**YOUR GOAL**
Begin with the line containing "family: Bovidae" and end with the last line of the data below; return those lines exactly, and only those.

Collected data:
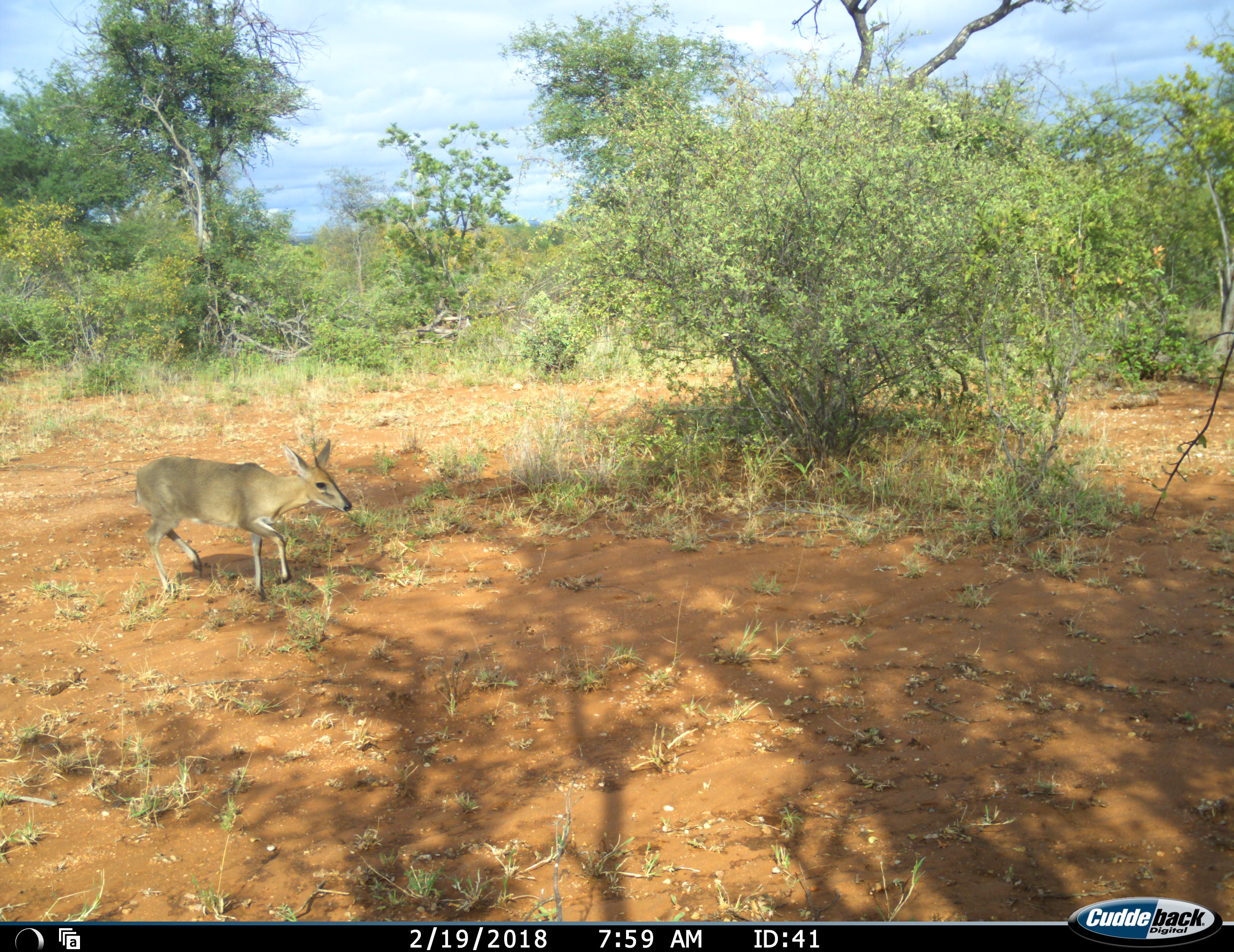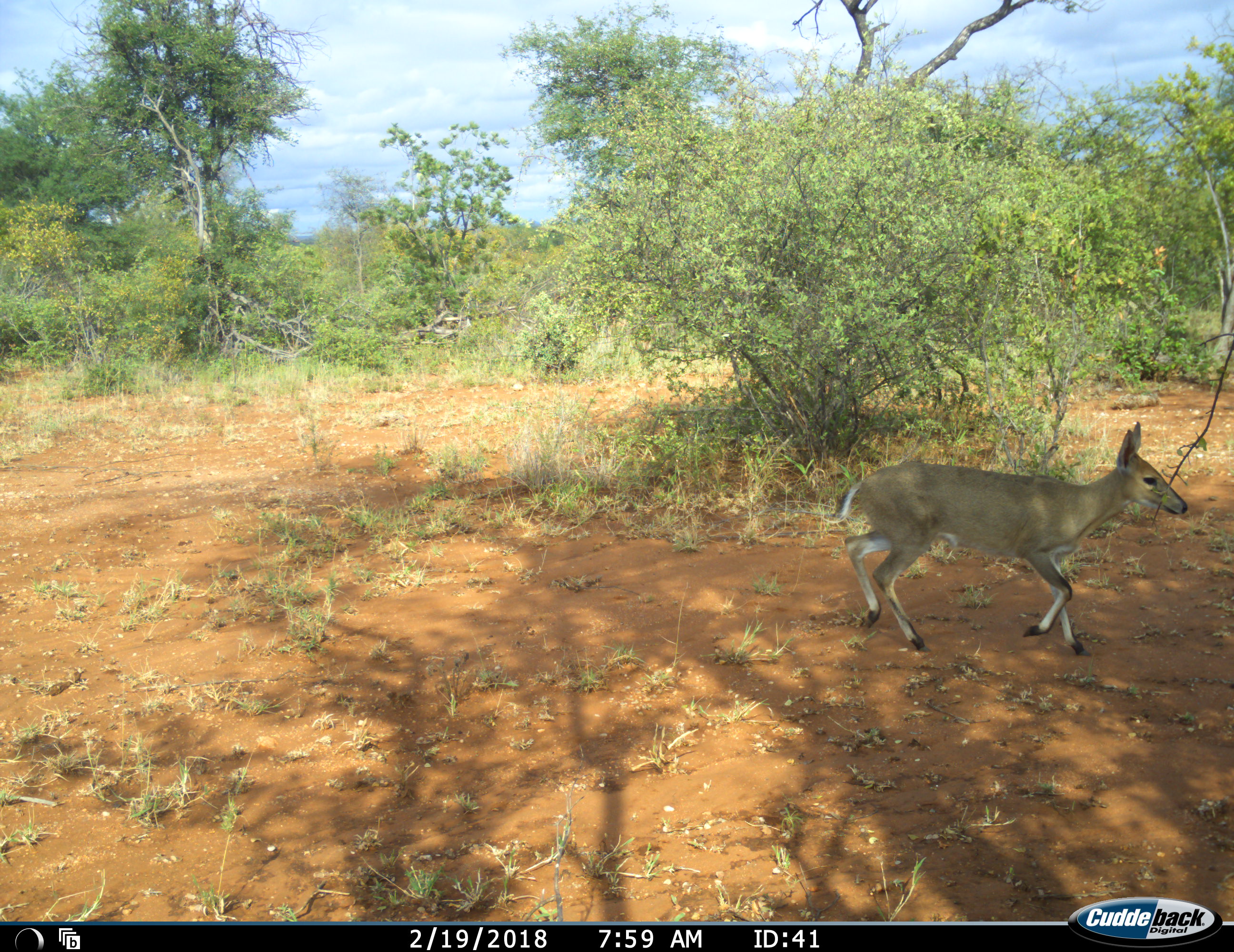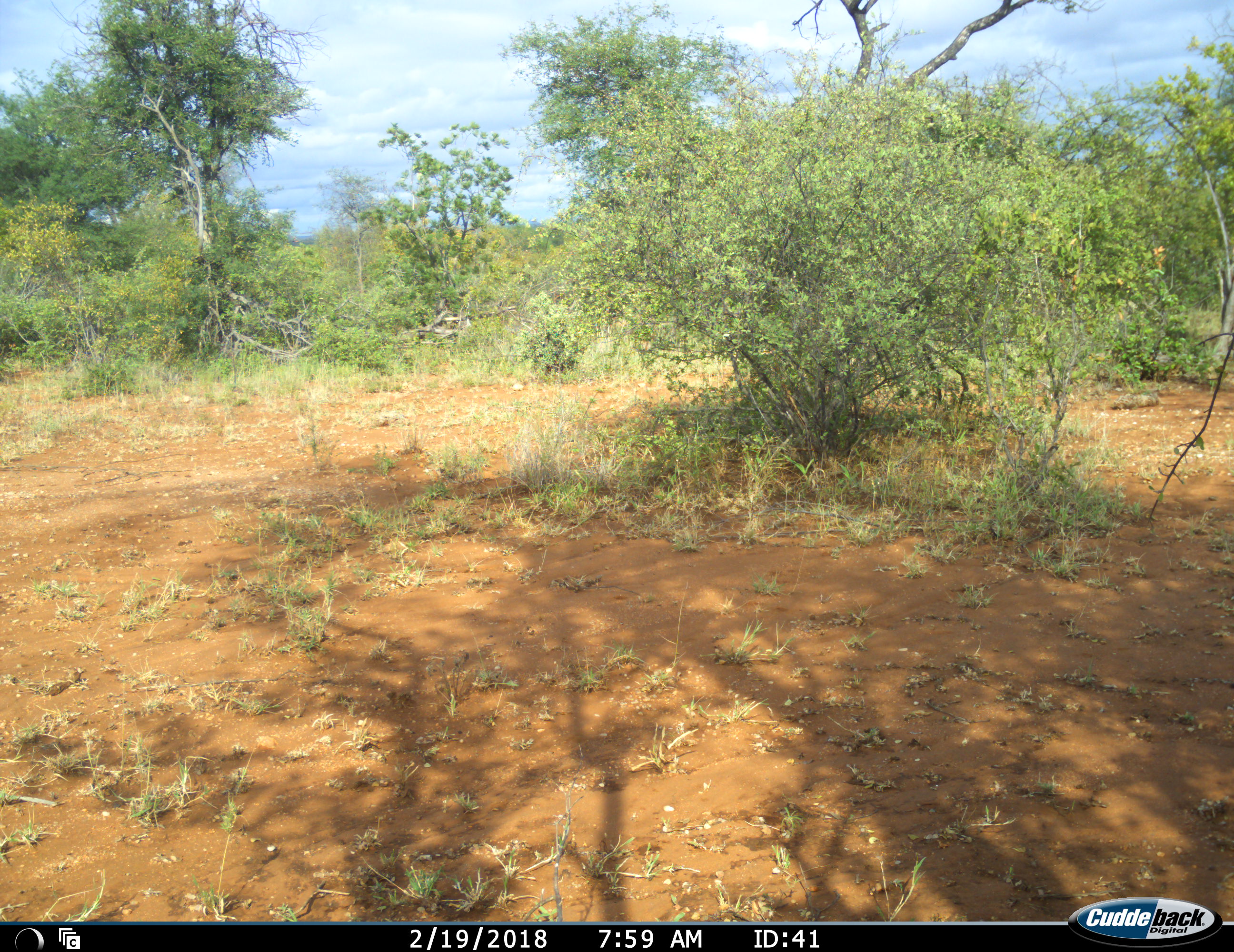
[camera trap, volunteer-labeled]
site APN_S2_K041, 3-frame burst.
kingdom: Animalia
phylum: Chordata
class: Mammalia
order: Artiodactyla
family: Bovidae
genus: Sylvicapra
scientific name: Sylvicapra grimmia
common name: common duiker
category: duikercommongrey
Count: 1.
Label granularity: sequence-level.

**EXERCISE SOLUTION**
family: Bovidae
genus: Sylvicapra
scientific name: Sylvicapra grimmia
common name: common duiker
category: duikercommongrey
Count: 1.
Label granularity: sequence-level.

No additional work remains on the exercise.